:: Document excerpt ::
● ● ●
The United States Commission on International Religious Freedom (USCIRF) in a separate statement strongly condemned US corporations for continuing to conduct business in China while ignoring the country’s ongoing genocide and crimes against humanity in Xinjiang, including mass extralegal detention, forced labour, and sexual violence, and egregious religious freedom violations against Uyghur and other Muslims, underground Catholics, house church protestants, Falun Gong practitioners, and many others.
“The US business community must never put its faith in a ruthless communist regime which violates international law and its own law, while actively engaging in systematic, ongoing, and egregious religious freedom violations and other atrocious human rights abuses,” said USCIRF Commissioner Nury Turkel.
“Instead of a standing ovation for a dictator, US companies should comply with US laws—including the Uyghur Forced Labor Prevention Act—and work with the US government to carry out human rights due diligence and to ensure their operations in China and here in the United States do not contribute to more human rights abuses,” he said.
● ● ●
:: Extracted information ::
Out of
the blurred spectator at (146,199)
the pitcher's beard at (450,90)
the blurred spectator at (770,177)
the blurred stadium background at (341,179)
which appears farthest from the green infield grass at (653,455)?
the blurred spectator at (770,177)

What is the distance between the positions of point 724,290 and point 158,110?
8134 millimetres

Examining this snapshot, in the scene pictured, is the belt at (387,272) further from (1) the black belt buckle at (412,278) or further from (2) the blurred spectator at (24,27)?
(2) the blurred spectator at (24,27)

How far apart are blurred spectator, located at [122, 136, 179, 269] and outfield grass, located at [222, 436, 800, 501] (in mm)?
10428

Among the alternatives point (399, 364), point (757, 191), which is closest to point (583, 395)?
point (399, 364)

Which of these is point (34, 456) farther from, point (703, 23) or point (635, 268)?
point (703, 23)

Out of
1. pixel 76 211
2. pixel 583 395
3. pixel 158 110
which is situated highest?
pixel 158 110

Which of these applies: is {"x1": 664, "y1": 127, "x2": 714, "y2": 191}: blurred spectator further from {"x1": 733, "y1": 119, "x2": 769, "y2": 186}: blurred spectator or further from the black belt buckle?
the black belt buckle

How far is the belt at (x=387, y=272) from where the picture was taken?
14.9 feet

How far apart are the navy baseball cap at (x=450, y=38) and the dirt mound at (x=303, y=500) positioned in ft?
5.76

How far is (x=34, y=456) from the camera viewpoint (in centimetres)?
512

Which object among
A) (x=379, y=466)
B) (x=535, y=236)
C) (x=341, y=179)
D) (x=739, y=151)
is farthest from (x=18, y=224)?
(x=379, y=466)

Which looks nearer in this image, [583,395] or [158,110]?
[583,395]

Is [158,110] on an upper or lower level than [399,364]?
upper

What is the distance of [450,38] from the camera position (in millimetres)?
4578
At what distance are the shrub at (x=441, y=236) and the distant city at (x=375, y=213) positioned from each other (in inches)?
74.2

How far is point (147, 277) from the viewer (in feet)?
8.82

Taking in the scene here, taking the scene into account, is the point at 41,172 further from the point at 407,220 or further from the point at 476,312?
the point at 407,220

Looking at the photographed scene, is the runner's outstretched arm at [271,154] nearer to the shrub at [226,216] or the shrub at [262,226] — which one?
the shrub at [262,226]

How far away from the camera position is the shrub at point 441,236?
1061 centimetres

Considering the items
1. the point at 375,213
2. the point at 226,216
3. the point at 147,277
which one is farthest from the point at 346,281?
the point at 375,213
● ● ●
:: Challenges ::
1: Write out the stretch of the USCIRF text from "The United States Commission" through "Commissioner Nury Turkel.".
2: Resume the USCIRF text on US companies in China, picking up after its final sentence.
The data is separate from the USCIRF text.

:: Per-task outputs ::
1:
The United States Commission on International Religious Freedom (USCIRF) in a separate statement strongly condemned US corporations for continuing to conduct business in China while ignoring the country’s ongoing genocide and crimes against humanity in Xinjiang, including mass extralegal detention, forced labour, and sexual violence, and egregious religious freedom violations against Uyghur and other Muslims, underground Catholics, house church protestants, Falun Gong practitioners, and many others.
“The US business community must never put its faith in a ruthless communist regime which violates international law and its own law, while actively engaging in systematic, ongoing, and egregious religious freedom violations and other atrocious human rights abuses,” said USCIRF Commissioner Nury Turkel.

2:
Meanwhile, Congressman Gregory W Meeks, Ranking Member of the House Foreign Affairs Committee, and Ami Bera, Ranking Member of the Subcommittee on the Indo-Pacific, said they were glad to see President Joe Biden host Xi for a Summit in San Francisco, where the President had convened dozens of world leaders at the sideline of the Asia-Pacific Economic Cooperation Leaders’ Week.
"As we compete with the People's Republic of China (PRC) and stand up for American interests, we also need to engage in diplomacy to stabilise the relationship and ensure that we do not inadvertently slide into conflict,” they said in a joint statement.
"President Biden’s decision to combine vigorous competition with sustained diplomacy is not just prudent, it is paying off for the American people. We welcome the announcement that the two nations have agreed to resume high-level military-to-military and defence talks,” the two lawmakers said.
“Critically, the two nations also agreed to resume cooperation to combat the manufacturing and trafficking of illicit drugs such as fentanyl, which is killing Americans on a daily basis. As the PRC takes concrete steps to crack down on the diversion of precursor chemicals and pill presses, it will save lives in America and around the world," Bera and Meeks said.